◆ Short problem A ◆
Please transcribe the listing below, starting at the line that contains "In vertical terms, where" and ending at the last line of the listing.

Exercises: HPE Cray Programming Environment¶
See the instructions
to set up for the exercises. For these exercises, you'll need the files in
the CPE
subdirectory.
These exercises are optional during the session, but useful if you expect to be compiling software yourself. The source files mentioned can be found in the subdirectory CPE of the download.
Compilation of a program 1: A simple "Hello, world" program¶
Four different implementations of a simple "Hello, World!" program are provided in the CPE
subdirectory:
hello_world.c
is an implementation in C,hello_world.cc
is an implementation in C++,hello_world.f
is an implementation in Fortran using the fixed format source form,hello_world.f90
is an implementation in Fortran using the more modern free format source form.
Try to compile these programs using the programming environment of your choice.
Click to see the solution.
We'll use the default version of the programming environment (24.03 at the moment of the course in December 2024), but in case you want to use a particular version, e.g., the 23.12 version, and want to be very sure that all modules are loaded correctly from the start you could consider using
module load cpe/23.12
module load cpe/23.12
(but don't try this now or undo again by loading cpe/25.03
twice or logging in again).
So note that we do twice the same command as the first iteration does not always succeed to reload
all modules in the correct version. Do not combine both lines into a single module load
statement
as that would again trigger the bug that prevents all modules to be reloaded in the first iteration.
The sample programs that we asked you to compile do not use the GPU. So there are three programming
environments that we can use: PrgEnv-gnu
, PrgEnv-cray
and PrgEnv-aocc
. All three will work,
and they work almost the same.
Let's start with an easy case, compiling the C version of the program with the GNU C compiler. For this all we need to do is
module load PrgEnv-gnu
cc hello_world.c
which will generate an executable named a.out
.
Of course it is better to give the executable a proper
name which can be done with the -o
compiler option:
module load PrgEnv-gnu
cc hello_world.c -o hello_world.x
Try running this program:
./hello_world.x
to see that it indeed works. We did forget another important compiler option, but we'll discover that in the next exercise.
The other programs are equally easy to compile using the compiler wrappers:
CC hello_world.cc -o hello_world.x
ftn hello_world.f -o hello_world.x
ftn hello_world.f90 -o hello_world.x
Compilation of a program 2: A program with BLAS¶
In the CPE
subdirectory you'll find the C program matrix_mult_C.c
and the Fortran program matrix_mult_F.f90
. Both do the same thing: a matrix-matrix
multiplication using the 6 different orders of the three nested loops involved in
doing a matrix-matrix multiplication, and a call to the BLAS routine DGEMM that does the same
for comparison.
Compile either of these programs using the Cray LibSci library for the BLAS routine. Do not use OpenMP shared memory parallelisation. The code does not use MPI.

◆ Short problem B ◆
Rewrite the passage of the Cray Programming Environment exercises starting at "So note that" and ending at "the first iteration.", putting "attempt" wherever "iteration" appears.

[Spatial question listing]
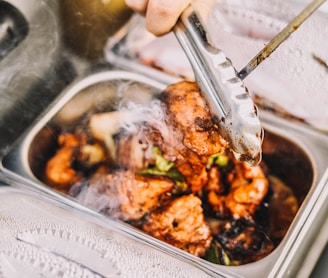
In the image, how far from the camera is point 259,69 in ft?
4.94

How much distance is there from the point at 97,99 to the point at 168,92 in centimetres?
47

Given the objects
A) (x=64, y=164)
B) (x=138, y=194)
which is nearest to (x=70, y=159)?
(x=64, y=164)

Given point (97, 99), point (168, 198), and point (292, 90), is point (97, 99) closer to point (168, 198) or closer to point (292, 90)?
point (168, 198)

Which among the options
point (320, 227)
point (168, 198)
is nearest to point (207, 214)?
point (168, 198)

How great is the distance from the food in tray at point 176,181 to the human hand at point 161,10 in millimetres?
166

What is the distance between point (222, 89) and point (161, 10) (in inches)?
9.1

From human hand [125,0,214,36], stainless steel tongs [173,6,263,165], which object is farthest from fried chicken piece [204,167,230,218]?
human hand [125,0,214,36]

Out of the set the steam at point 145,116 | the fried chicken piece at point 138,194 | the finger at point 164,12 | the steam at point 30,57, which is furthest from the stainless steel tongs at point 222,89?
the steam at point 30,57

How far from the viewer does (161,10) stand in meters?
1.11

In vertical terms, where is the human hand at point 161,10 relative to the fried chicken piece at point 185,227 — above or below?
above

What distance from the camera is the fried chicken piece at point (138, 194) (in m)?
1.42

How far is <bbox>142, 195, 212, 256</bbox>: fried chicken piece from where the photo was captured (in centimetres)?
136

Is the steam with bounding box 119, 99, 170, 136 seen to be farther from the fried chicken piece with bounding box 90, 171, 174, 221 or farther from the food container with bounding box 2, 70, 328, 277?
the fried chicken piece with bounding box 90, 171, 174, 221

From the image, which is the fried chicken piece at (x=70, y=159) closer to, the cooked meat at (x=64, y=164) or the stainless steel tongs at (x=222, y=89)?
the cooked meat at (x=64, y=164)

◆ Full output A ◆
In vertical terms, where is the human hand at point 161,10 relative to the fried chicken piece at point 185,227 — above or below?
above

What distance from the camera is the fried chicken piece at point (138, 194) (in m)?
1.42

How far is <bbox>142, 195, 212, 256</bbox>: fried chicken piece from where the photo was captured (in centimetres)?
136

Is the steam with bounding box 119, 99, 170, 136 seen to be farther from the fried chicken piece with bounding box 90, 171, 174, 221 or farther from the food container with bounding box 2, 70, 328, 277?
the fried chicken piece with bounding box 90, 171, 174, 221

From the image, which is the fried chicken piece at (x=70, y=159) closer to, the cooked meat at (x=64, y=164) or the stainless steel tongs at (x=222, y=89)?
the cooked meat at (x=64, y=164)

◆ Full output B ◆
So note that we do twice the same command as the first attempt does not always succeed to reload
all modules in the correct version. Do not combine both lines into a single module load
statement
as that would again trigger the bug that prevents all modules to be reloaded in the first attempt.